Your objective:
Reproduce every one of the rows below word for word, keeping each line unchanged.

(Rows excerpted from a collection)
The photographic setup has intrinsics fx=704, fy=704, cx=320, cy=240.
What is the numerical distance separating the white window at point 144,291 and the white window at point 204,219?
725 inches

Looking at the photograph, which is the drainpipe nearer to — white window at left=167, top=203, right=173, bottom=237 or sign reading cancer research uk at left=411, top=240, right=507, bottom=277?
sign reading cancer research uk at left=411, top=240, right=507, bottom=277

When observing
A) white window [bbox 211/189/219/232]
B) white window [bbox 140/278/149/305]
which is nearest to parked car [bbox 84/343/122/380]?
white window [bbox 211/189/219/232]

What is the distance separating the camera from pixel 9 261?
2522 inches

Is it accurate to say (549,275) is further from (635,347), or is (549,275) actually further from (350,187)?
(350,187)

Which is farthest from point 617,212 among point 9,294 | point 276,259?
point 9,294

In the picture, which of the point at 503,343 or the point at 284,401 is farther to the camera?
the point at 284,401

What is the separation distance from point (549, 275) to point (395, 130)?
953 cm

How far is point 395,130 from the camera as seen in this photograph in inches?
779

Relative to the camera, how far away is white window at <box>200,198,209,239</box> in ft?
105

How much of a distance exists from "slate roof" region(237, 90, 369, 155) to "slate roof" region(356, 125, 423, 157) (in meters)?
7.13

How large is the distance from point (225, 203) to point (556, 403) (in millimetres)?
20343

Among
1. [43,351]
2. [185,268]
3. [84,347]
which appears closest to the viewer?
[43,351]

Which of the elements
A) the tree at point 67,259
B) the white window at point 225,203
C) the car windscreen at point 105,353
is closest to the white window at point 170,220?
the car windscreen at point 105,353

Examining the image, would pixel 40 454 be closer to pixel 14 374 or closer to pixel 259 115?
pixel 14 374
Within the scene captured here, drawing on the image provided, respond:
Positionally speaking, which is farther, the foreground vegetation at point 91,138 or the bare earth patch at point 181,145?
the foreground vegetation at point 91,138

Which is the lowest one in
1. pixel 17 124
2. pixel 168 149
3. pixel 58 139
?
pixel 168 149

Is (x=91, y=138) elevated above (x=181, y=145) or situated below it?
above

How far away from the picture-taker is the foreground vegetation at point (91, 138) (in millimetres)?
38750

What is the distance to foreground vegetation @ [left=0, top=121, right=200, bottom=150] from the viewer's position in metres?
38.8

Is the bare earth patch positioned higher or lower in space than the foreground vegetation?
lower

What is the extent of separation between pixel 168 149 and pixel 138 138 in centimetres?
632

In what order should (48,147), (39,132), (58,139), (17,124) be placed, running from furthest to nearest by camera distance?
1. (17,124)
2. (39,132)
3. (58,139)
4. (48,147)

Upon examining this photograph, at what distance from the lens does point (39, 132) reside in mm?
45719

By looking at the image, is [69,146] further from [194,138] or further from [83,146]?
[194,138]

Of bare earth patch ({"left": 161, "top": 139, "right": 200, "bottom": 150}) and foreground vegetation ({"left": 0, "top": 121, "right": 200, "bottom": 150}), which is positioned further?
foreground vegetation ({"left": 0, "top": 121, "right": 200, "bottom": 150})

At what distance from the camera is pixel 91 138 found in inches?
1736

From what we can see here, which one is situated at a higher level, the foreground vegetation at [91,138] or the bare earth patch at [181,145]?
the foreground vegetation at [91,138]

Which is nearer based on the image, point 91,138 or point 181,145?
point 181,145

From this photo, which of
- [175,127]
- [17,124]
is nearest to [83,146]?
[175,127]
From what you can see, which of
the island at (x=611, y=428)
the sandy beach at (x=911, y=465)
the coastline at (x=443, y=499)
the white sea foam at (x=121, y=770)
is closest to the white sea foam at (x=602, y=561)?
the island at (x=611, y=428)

Correct result:
The photographic setup has intrinsics fx=704, fy=704, cx=320, cy=240.
What is the numerical distance separating the white window at point 144,291 and the white window at point 204,219?
725 inches

Looking at the photograph, which is the drainpipe nearer to — white window at left=167, top=203, right=173, bottom=237 or sign reading cancer research uk at left=411, top=240, right=507, bottom=277?
sign reading cancer research uk at left=411, top=240, right=507, bottom=277

When observing
A) white window [bbox 211/189/219/232]
B) white window [bbox 140/278/149/305]
which is nearest to parked car [bbox 84/343/122/380]?
white window [bbox 211/189/219/232]

What is the distance separating the camera from pixel 9 261?
2522 inches

Is it accurate to say (549,275) is further from (635,347), or is (549,275) actually further from (350,187)?
(350,187)

Which is farthest from point 617,212 among point 9,294 | point 276,259?
point 9,294

In the picture, which of the point at 503,343 or the point at 284,401 is farther to the camera?
the point at 284,401

What is the separation distance from point (549, 275) to point (395, 130)?
953 cm

How far is point 395,130 from the camera as seen in this photograph in inches?
779

Relative to the camera, how far away is white window at <box>200,198,209,239</box> in ft?
105

How much of a distance exists from "slate roof" region(237, 90, 369, 155) to "slate roof" region(356, 125, 423, 157) (in meters)?
7.13

How large is the distance from point (225, 203) to point (556, 403) (in millimetres)?
20343

Among
1. [43,351]
2. [185,268]
3. [84,347]
which appears closest to the viewer?
[43,351]

Which of the elements
A) the tree at point 67,259
B) the white window at point 225,203
C) the car windscreen at point 105,353
is closest to the white window at point 170,220?
the car windscreen at point 105,353

Examining the image, would pixel 40 454 be closer to pixel 14 374 or closer to pixel 259 115?
pixel 14 374
Within the scene captured here, drawing on the image provided, respond:
Positionally speaking, which is farther, the foreground vegetation at point 91,138 or the bare earth patch at point 181,145?
the foreground vegetation at point 91,138

Which is the lowest one in
1. pixel 17 124
2. pixel 168 149
3. pixel 58 139
?
pixel 168 149

Is (x=91, y=138) elevated above (x=181, y=145) or situated below it?
above

How far away from the picture-taker is the foreground vegetation at point (91, 138) (in millimetres)?
38750

What is the distance to foreground vegetation @ [left=0, top=121, right=200, bottom=150] from the viewer's position in metres?
38.8

Is the bare earth patch positioned higher or lower in space than the foreground vegetation?
lower

What is the extent of separation between pixel 168 149 and pixel 138 138 in centimetres?
632

In what order should (48,147), (39,132), (58,139), (17,124) be placed, running from furthest to nearest by camera distance?
1. (17,124)
2. (39,132)
3. (58,139)
4. (48,147)

Upon examining this photograph, at what distance from the lens does point (39, 132) reside in mm?
45719

By looking at the image, is [69,146] further from [194,138] or further from [83,146]?
[194,138]

Of bare earth patch ({"left": 161, "top": 139, "right": 200, "bottom": 150}) and foreground vegetation ({"left": 0, "top": 121, "right": 200, "bottom": 150}), which is positioned further?
foreground vegetation ({"left": 0, "top": 121, "right": 200, "bottom": 150})

At what distance from the camera is pixel 91 138 found in inches?
1736

From what we can see here, which one is situated at a higher level, the foreground vegetation at [91,138] or the bare earth patch at [181,145]?
the foreground vegetation at [91,138]

Which is nearer based on the image, point 91,138 or point 181,145?
point 181,145

From this photo, which of
- [175,127]
- [17,124]
is nearest to [83,146]?
[175,127]
From what you can see, which of
the island at (x=611, y=428)
the sandy beach at (x=911, y=465)
the coastline at (x=443, y=499)
the white sea foam at (x=121, y=770)
is closest to the white sea foam at (x=602, y=561)?
the island at (x=611, y=428)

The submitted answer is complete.